Edmund Burke once said, “It is the nature of all greatness not to be exact.” There is a certain kind of conversation I often have that brings this point to mind. I often argue that we underestimate the degree to which bottom-up, evolved orders can solve the kinds of public goods or externality problems that some insist can only be solved through top-down coercion. Occasionally, an interlocuter will follow up with what they imagine is a killer question—“Do you have a specific mechanism in mind people will use to solve this particular problem?” But asking this question only shows one has misunderstood the argument.

Innovation occurs when someone comes up with an idea that nobody has thought of before. By their very nature, innovative ideas can’t be identified in advance. If we already knew what they were, they wouldn’t be innovative ideas, they would be established ideas. Similarly, freedom isn’t simply the liberty to stick to established ideas—freedom means giving people the room to deal with the troubles of life in ways that are new and innovative, ways that haven’t been tried before or specified in advance. In advance, I could not have identified the specific mechanisms people would have used to solve common pool resource problems of the kind Elinor Ostrom made a career out of identifying. Nor could I, in advance, have specified the “custom of the orchard” that emerged among beekeepers to handle the externalities associated with beekeeping. I’ve criticized this sort of thinking with the terribly clunky term “the 5-1 error” before—the inability to see solutions to collective action problems that evolve organically because one can only conceive of them as functioning by known mechanisms specified in advance.

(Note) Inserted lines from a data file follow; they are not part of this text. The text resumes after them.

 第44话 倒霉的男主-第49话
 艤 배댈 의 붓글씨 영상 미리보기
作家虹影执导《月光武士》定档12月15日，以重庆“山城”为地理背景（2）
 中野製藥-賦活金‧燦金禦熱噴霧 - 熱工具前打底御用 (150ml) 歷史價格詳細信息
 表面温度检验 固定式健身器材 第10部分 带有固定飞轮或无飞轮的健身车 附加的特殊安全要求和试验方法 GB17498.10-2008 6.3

There is a certain breed of intellectual who holds their intellect in such high esteem that they fail to grasp how little their own mind can contain about the world around them. Thus, if they cannot see or identify a way for people to solve a problem among themselves, that’s as good as saying no such solution exists. Alternatively, intellectuals of this sort can go a step further, and offer a positive argument for why bottom-up solutions cannot work, thus requiring top-down coercive solutions to be created and imposed by…well, intellectuals such as themselves.

In terms of raw brainpower, few people in history could claim to be at the level of John Stuart Mill. Yet Mill had many curious blind spots. He was very concerned with issues of distribution over production, because he believed the potential for productive growth had basically peaked—so all further improvements in the standard of living would have to come about through ever more efficient and clever distribution instead of increased production. He worried that we would soon run out of music to create, because the range of musical notes we can hear is finite and the number of possible note combinations is also finite. From his armchair, he produced an argument for why lighthouses, as public goods, could not be provided on the private market and thus required public provision.

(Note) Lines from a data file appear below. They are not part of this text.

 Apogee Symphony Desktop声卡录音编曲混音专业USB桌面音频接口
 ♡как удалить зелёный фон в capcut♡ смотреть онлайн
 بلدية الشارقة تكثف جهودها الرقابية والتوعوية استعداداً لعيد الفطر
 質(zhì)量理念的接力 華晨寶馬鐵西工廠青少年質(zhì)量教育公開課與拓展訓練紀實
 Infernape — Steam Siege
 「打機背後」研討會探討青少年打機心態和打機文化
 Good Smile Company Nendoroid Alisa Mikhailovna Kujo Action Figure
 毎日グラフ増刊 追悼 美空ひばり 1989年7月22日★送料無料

But Mill was wrong about all of these things. It should be obvious to the reader how Mill failed to predict how our capacity for production would continue to grow, and that musical innovation has only grown as well. But these are only failures of prediction on Mill’s part. His conclusion about lighthouses was not merely a failure of prediction, it was a failure of observation as well. Even as Mill made that argument, as Michael Munger points out, “most—more than three-quarters—of all lighthouses had been built, and were being operated, by private individuals.” Had Mill gotten out of his armchair and gone out to a port to check, he could have seen that his argument was mistaken, and people found private solutions to the public goods problem. But he saw no need to check—he had his argument showing private actors couldn’t solve the public goods problem and state action was needed. He saw no mechanism that he could specify in advance to solve this problem—which was as good as proving no such mechanism existed. J. E. Meade, too, had his argument for why beekeepers could not solve the externality problems related to beekeeping, and he felt no need to bother to actually check to see if he was right. He couldn’t think of a way to specify a solution, so no solution existed as far as he was concerned. He was wrong too.

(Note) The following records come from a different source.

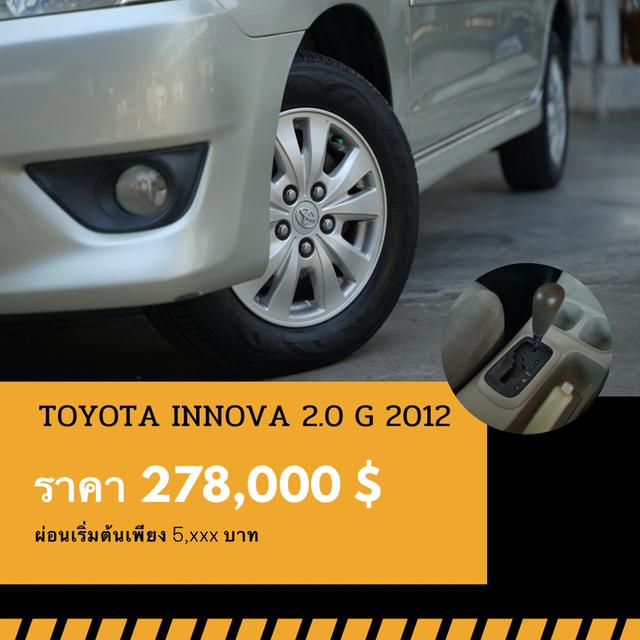 🚩TOYOTA INNOVA 2.0 G ปี 2012 6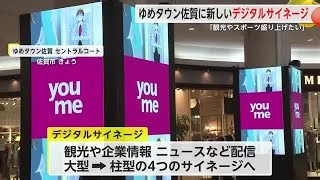 ゆめタウン佐賀に“柱型”デジタルサイネージ設置 サガテレビの映像や情報を発信【佐賀県】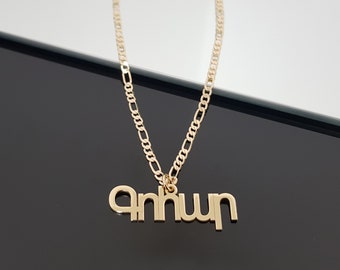 Custom Armenian Name Necklace With Figaro Chain, Armenian Name Necklace, Armenian Font Necklace, Armenian Letters Necklace, Armenian Namepla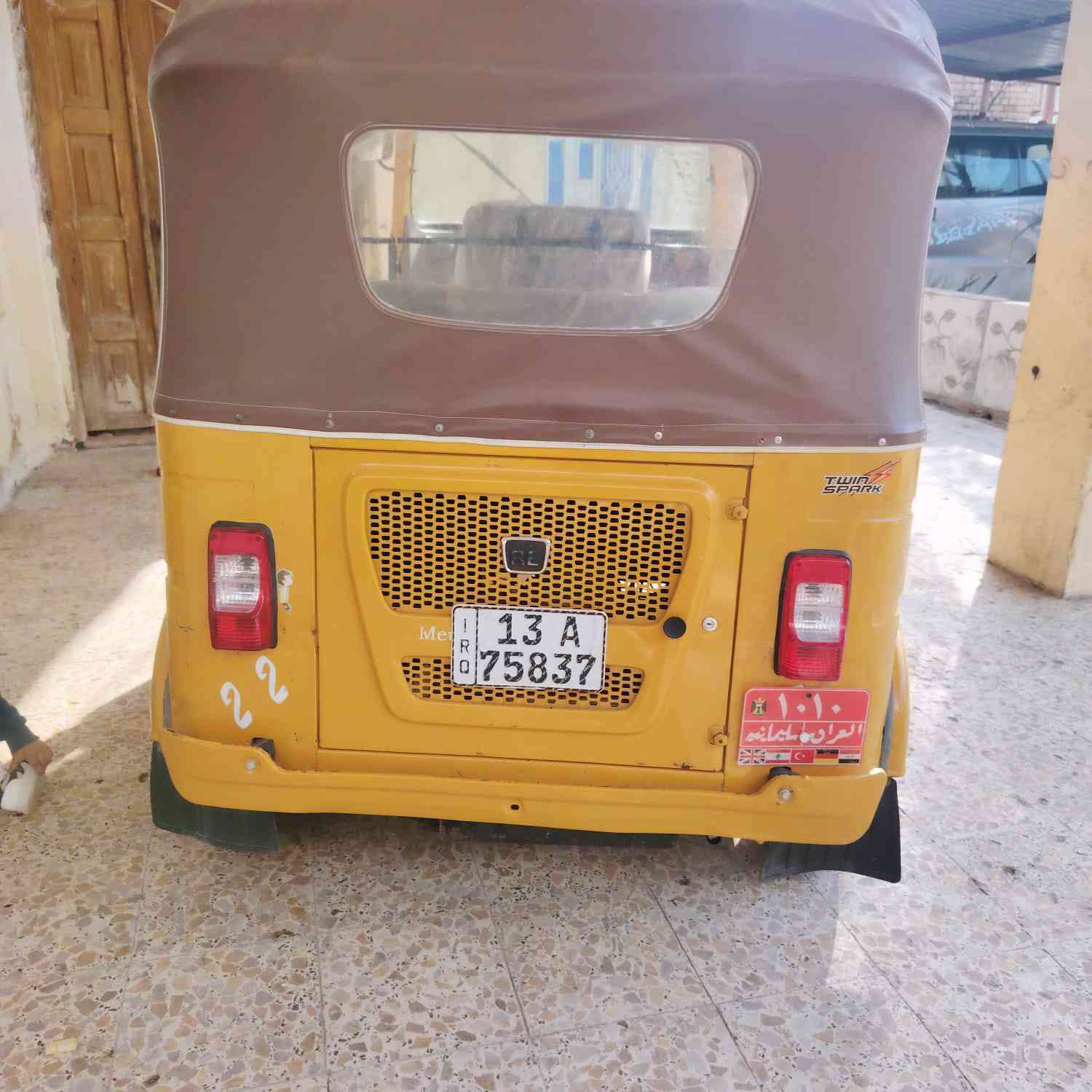 السلام عليكم تكتك للبيع موديل 21رقم وسنويه لستفسار اتصل ما متواجد خاص‏‪***********‬‏ مكاني المجر الكبير
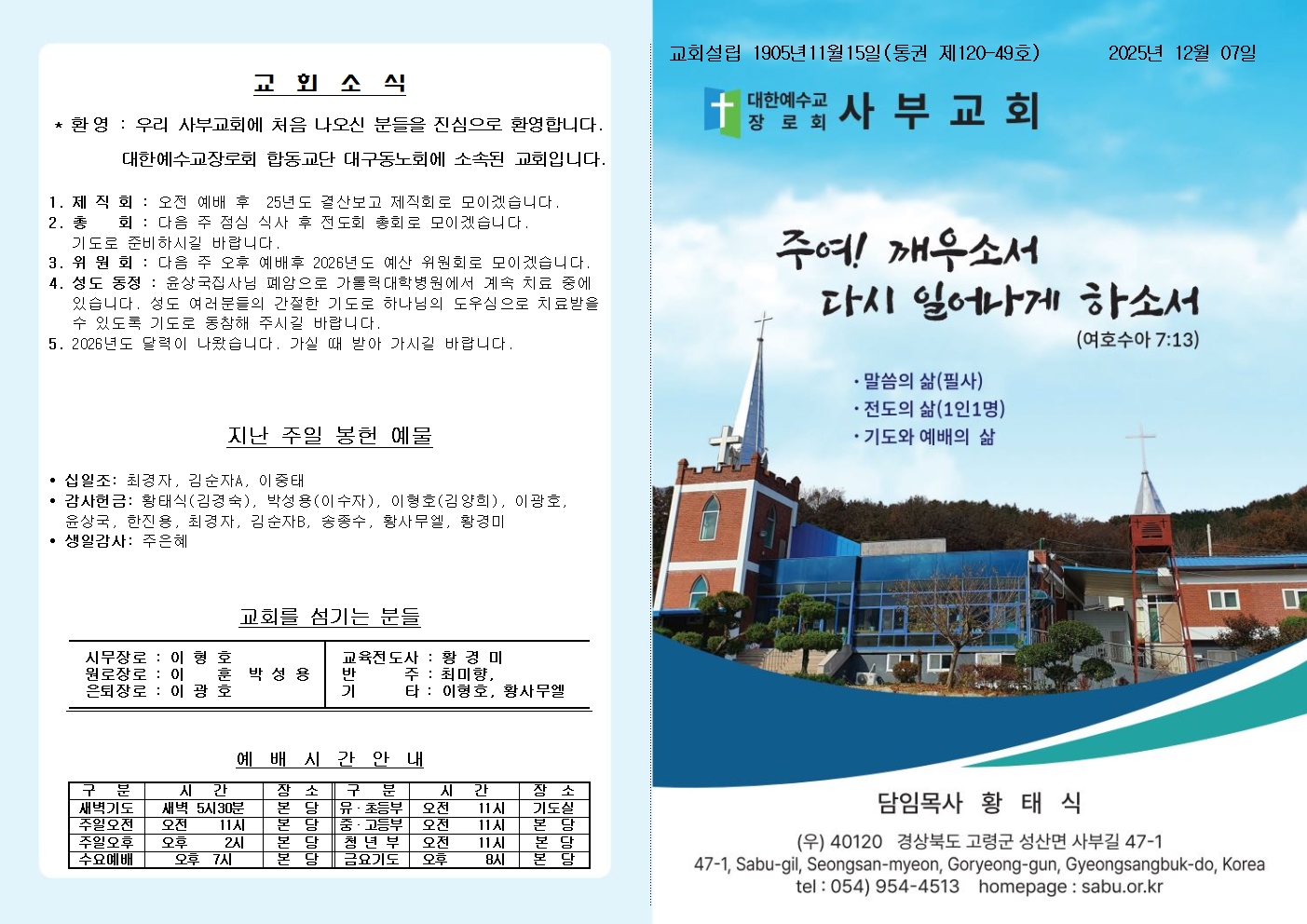 25년 12월 07일 주보 올리기001.jpg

If people were only granted freedom when its benefits can be identified and specified in advance, freedom and innovation would utterly cease. Too many intellectuals see themselves as fit to set the boundaries on other peoples’ freedoms based on nothing more than the limits of their own understanding. As is often the case, Thomas Sowell said it better than anyone else:

Freedom is not simply the right of intellectuals to circulate their merchandise. It is, above all, the right of ordinary people to find elbow room for themselves and a refuge from the rampaging presumptions of their “betters.”